The last time I was at my childhood home (where my mom still lives), I dug through my father’s pile of wood that he was drying and saving for one of his many woodworking projects. I found a lovely piece of maple that was very rough, had broken pieces, was grey and weathered but I could also see that it had some serious character. It was a piece of wood my dad had cut down, probably for someone who needed a tree taken down because it was in a tricky spot, perhaps hanging over their roof or power lines, or one that had broken apart in a snow storm. He had split it, noticed the ripples that hinted at figuring (you’ll see in a photo below), and set this piece aside for later.
Later never came, as his life ended much too early due to cancer, 14 years ago today. I thank God every day for him and all that he taught me about life and wood. It is in his honour that I present to you this sculpted vase.
It is carved in figured maple. I left the remains of a split down the one face, and smoothed out the other sides. One edge is painted white with acrylic into which I sculpted the repeating pattern. There is a hole in the top for dried flowers or branches. The finish is a custom blend of tung oil, spar varnish, and mineral spirits, buffed by hand to a smooth, soft feel.

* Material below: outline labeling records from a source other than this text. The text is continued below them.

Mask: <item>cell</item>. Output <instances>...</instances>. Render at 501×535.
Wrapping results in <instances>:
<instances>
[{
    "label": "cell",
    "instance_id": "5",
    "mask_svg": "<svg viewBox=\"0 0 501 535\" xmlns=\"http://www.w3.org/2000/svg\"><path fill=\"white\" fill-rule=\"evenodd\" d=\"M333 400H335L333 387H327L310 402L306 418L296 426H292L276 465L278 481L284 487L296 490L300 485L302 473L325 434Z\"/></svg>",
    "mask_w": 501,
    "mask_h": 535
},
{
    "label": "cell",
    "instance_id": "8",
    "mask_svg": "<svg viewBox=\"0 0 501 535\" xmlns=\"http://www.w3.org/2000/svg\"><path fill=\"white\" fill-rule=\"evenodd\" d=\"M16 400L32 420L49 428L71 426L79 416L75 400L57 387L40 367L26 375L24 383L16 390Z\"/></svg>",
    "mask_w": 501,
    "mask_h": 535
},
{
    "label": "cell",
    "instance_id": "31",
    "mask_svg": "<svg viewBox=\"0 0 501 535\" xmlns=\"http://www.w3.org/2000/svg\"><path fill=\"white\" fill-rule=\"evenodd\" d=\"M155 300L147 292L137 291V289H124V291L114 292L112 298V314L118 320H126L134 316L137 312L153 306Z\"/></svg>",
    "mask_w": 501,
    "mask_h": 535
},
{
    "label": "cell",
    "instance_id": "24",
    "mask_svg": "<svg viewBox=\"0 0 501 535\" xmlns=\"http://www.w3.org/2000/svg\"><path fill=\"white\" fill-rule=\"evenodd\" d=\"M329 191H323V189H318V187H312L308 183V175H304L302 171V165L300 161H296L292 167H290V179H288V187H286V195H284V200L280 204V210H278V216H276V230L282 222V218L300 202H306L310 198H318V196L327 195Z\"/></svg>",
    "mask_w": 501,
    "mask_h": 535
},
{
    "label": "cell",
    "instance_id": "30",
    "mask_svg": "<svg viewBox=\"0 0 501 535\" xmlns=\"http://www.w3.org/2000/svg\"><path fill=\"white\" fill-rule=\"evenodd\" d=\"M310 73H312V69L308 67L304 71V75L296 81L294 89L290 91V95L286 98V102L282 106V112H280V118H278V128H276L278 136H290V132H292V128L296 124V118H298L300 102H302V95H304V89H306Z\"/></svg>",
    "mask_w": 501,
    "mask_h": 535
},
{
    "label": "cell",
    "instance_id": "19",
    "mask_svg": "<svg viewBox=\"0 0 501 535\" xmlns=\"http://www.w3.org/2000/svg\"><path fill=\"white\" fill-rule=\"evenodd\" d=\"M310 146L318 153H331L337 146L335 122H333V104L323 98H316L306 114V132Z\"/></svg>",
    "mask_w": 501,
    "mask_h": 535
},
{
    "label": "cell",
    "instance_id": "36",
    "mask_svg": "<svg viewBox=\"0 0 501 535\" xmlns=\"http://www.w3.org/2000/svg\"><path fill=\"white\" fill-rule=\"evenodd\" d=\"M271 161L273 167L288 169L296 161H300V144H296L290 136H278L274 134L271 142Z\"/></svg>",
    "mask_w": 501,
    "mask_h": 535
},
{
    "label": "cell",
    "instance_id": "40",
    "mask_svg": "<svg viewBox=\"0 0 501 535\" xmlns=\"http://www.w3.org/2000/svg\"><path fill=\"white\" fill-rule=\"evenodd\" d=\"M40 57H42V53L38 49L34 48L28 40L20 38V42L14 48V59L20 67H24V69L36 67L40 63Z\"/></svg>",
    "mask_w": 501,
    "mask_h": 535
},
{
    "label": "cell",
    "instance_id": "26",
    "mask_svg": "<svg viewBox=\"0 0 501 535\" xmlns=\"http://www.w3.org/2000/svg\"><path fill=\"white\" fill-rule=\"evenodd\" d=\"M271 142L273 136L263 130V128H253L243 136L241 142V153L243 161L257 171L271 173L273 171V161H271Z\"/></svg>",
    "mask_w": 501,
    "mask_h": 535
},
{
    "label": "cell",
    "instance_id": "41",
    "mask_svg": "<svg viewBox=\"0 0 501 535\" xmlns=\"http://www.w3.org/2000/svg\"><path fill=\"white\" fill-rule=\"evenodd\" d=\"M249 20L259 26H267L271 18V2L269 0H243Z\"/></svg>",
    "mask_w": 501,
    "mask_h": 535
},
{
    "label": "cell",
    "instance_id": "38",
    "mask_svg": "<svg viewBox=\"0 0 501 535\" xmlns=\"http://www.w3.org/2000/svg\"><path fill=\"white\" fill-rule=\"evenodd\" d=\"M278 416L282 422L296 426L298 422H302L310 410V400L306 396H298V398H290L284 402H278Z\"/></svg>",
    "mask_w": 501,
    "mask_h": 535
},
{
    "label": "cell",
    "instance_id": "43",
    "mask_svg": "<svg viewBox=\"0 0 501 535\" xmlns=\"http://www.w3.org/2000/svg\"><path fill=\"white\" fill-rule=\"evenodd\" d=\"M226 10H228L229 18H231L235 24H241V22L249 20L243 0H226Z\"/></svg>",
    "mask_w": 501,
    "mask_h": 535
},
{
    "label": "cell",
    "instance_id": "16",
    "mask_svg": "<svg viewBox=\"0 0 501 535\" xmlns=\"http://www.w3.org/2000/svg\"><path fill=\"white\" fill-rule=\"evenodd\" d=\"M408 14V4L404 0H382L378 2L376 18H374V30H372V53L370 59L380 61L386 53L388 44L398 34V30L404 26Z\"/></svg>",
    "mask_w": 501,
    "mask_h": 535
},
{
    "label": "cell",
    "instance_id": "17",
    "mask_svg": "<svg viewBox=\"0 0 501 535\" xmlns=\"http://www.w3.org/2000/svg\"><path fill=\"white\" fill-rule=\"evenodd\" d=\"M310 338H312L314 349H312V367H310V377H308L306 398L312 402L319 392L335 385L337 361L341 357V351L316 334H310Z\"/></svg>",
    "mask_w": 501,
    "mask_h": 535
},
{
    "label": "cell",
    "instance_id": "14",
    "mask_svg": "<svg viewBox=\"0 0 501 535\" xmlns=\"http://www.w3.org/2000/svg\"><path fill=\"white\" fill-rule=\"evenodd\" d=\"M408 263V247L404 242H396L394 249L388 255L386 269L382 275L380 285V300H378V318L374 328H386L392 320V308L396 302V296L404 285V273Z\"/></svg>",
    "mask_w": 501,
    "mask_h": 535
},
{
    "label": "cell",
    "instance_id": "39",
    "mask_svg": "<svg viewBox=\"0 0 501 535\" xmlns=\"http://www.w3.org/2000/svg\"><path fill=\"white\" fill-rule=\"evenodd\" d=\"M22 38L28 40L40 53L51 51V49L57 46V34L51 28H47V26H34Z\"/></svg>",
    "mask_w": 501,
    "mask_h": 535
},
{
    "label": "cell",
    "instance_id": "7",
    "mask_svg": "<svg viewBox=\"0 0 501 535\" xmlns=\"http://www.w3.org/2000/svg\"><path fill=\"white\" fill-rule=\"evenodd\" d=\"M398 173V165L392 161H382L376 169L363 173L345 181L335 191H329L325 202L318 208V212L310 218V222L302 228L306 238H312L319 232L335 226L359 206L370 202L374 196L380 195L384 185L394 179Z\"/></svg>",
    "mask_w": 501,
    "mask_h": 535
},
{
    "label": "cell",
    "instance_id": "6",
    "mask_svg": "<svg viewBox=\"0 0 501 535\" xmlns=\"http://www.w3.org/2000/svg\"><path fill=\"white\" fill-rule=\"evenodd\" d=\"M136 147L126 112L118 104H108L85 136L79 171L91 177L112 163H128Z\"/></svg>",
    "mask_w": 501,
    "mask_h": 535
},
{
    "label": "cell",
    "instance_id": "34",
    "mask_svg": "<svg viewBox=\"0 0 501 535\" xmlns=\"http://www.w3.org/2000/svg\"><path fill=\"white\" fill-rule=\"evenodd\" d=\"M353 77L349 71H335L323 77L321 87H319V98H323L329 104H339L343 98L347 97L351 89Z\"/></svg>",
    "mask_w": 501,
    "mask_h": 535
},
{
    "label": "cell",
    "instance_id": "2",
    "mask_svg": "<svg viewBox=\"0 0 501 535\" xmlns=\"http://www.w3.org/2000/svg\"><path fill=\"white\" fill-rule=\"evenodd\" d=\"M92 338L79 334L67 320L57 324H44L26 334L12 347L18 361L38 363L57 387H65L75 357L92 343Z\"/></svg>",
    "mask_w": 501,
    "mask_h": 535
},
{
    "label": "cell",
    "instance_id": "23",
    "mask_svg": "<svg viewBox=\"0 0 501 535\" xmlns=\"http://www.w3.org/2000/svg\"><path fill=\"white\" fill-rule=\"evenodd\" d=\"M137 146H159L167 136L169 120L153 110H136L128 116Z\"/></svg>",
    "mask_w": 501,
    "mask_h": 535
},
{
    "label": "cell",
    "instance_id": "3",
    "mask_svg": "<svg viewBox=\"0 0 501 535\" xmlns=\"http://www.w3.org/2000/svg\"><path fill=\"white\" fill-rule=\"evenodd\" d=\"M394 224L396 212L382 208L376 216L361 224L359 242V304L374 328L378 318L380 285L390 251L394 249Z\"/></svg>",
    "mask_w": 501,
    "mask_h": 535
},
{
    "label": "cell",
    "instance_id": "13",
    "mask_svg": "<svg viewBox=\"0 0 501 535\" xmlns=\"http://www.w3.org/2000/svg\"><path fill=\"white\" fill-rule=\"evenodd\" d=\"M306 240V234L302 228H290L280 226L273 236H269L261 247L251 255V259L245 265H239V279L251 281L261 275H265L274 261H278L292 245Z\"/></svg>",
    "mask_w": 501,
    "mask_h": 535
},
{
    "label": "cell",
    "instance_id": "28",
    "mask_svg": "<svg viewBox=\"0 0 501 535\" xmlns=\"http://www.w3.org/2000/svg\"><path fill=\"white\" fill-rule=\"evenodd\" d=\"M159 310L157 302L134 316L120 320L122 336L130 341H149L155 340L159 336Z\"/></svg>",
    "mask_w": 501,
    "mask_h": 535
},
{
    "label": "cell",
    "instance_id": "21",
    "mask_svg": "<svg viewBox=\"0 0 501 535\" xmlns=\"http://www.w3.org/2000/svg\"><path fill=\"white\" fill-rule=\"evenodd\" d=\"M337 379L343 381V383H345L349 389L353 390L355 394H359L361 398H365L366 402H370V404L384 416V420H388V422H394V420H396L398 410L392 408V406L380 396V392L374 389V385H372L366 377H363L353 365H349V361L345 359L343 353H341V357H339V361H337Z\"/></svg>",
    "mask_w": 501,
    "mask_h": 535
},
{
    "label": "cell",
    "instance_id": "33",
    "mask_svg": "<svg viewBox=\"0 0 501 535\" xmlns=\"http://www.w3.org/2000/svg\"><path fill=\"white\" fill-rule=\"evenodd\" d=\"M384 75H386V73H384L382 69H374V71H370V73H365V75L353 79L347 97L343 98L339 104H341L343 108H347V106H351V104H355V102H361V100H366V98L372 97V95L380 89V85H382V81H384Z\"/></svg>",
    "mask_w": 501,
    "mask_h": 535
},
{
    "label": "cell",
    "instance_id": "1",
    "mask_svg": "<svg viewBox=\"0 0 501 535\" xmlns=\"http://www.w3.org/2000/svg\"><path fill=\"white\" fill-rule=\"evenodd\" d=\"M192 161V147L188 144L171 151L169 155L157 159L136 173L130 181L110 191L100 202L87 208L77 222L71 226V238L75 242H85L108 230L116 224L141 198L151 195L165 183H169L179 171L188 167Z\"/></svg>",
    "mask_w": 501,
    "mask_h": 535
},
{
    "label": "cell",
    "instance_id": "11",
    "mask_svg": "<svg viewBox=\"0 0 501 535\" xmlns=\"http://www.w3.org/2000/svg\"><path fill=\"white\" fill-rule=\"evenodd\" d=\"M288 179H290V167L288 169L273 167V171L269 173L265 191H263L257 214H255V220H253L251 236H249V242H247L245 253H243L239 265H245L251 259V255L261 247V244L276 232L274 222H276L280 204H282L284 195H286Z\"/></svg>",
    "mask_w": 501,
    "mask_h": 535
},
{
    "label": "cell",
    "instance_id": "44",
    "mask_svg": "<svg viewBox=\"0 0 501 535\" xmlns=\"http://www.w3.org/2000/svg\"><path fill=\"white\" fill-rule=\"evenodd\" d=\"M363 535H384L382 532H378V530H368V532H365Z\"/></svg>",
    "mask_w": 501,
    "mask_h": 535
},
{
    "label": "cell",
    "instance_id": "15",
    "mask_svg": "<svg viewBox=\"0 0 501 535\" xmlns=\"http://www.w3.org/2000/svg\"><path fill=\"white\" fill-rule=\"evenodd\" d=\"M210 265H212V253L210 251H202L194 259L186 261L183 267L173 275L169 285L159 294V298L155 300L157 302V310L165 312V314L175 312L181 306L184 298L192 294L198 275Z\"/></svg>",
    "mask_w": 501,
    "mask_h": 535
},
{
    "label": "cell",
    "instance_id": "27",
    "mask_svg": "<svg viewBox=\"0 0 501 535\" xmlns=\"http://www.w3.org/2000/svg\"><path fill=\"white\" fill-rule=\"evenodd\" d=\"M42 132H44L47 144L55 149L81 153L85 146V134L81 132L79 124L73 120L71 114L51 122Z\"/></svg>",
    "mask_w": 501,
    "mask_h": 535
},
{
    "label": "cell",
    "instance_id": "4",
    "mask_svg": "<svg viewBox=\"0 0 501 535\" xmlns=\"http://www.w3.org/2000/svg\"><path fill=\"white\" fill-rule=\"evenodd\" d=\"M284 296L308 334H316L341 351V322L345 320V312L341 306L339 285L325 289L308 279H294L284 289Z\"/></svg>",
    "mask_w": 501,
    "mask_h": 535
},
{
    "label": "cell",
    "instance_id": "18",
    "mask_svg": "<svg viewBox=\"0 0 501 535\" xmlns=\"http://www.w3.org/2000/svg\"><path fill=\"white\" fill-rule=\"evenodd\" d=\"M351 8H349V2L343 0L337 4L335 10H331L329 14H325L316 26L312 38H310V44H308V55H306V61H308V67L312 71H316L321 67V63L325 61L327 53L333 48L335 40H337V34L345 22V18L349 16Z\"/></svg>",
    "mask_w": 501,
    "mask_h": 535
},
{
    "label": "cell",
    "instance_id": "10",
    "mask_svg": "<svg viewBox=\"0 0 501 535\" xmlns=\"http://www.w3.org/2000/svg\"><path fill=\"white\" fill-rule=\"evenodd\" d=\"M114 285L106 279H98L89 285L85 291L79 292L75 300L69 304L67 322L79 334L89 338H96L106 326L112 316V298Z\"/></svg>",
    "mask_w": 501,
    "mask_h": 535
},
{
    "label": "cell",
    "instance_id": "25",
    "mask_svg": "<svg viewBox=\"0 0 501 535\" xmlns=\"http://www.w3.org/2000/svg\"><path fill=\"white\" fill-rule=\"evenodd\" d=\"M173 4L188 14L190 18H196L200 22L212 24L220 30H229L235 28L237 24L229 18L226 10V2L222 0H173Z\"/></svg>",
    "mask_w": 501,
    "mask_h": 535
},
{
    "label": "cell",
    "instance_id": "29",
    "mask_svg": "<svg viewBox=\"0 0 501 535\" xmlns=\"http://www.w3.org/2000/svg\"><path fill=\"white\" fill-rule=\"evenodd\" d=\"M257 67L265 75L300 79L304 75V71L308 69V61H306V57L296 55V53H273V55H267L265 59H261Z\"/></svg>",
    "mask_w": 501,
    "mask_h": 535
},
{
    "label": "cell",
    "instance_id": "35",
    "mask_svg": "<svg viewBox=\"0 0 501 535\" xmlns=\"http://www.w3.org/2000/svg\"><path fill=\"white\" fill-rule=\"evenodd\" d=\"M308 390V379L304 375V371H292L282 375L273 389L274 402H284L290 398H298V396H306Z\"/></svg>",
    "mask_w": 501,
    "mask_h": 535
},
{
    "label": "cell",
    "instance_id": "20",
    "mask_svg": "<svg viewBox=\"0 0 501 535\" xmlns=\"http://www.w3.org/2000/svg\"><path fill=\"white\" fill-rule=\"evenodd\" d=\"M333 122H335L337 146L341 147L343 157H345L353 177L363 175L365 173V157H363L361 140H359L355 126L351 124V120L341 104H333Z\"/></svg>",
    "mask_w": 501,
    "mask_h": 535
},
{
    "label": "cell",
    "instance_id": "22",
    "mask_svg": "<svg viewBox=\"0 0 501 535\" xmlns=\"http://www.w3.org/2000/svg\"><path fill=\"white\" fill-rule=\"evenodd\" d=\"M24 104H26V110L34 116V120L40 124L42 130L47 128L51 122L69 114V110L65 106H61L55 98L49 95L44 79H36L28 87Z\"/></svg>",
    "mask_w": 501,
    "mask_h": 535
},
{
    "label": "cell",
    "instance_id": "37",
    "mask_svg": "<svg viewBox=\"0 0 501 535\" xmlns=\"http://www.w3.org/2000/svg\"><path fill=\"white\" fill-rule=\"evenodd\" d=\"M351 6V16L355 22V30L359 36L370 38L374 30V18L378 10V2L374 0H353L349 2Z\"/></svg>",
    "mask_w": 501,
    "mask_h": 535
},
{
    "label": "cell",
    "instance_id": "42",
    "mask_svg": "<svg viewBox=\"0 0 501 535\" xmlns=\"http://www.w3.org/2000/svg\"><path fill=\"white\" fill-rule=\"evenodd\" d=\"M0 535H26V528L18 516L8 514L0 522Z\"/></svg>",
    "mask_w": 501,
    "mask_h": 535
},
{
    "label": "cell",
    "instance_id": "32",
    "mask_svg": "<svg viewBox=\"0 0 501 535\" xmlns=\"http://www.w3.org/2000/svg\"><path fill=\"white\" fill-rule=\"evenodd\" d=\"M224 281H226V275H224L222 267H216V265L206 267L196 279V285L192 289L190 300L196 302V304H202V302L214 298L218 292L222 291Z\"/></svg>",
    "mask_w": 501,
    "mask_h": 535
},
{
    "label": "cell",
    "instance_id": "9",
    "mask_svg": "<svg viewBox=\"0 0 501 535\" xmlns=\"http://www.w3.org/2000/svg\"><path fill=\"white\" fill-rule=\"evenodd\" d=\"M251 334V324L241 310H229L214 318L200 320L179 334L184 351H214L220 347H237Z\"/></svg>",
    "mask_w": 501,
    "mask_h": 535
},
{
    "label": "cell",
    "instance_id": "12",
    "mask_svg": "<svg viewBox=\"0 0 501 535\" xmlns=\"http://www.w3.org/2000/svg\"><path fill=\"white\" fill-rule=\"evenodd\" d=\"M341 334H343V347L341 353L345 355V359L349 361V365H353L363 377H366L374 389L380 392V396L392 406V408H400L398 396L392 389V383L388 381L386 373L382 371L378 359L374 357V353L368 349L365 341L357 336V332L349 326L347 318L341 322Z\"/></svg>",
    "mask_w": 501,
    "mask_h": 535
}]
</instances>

I used my father’s crosscut hand saw (to trim the bottom flat, which I had to do twice to remove all the splits in the wood). then I used a 1 inch wide #3 gouge, followed by a 20 mm wide #2 gouge to flatten the faces. I used a V gouge to sculpt a curved line on one face. Then I used a card scraper to smooth the sides and yet retain the natural curves in the wood. I painted the one edge and used a 6mm #9 gouge to sculpt the pattern in it. The hole in the top was tricky because of the slope, and I pondered for a while how to drill it, but my father’s hand powered bit brace (a large drill) worked like a charm and was much safer than trying to clamp an irregular piece of wood into my drill press. In the end, I decided it was much faster too, something my father always said was true for that drill. The last tool I used was some 320 grit sandpaper. Oh, and a quality paint brush – can’t forget that!
The size is 19.5″ tall by 10″ wide and 3.5″ thick.
Thanks Dad, for the gifts you keep giving long after you’ve passed. I miss you every day. I think you’d be happy with this vase.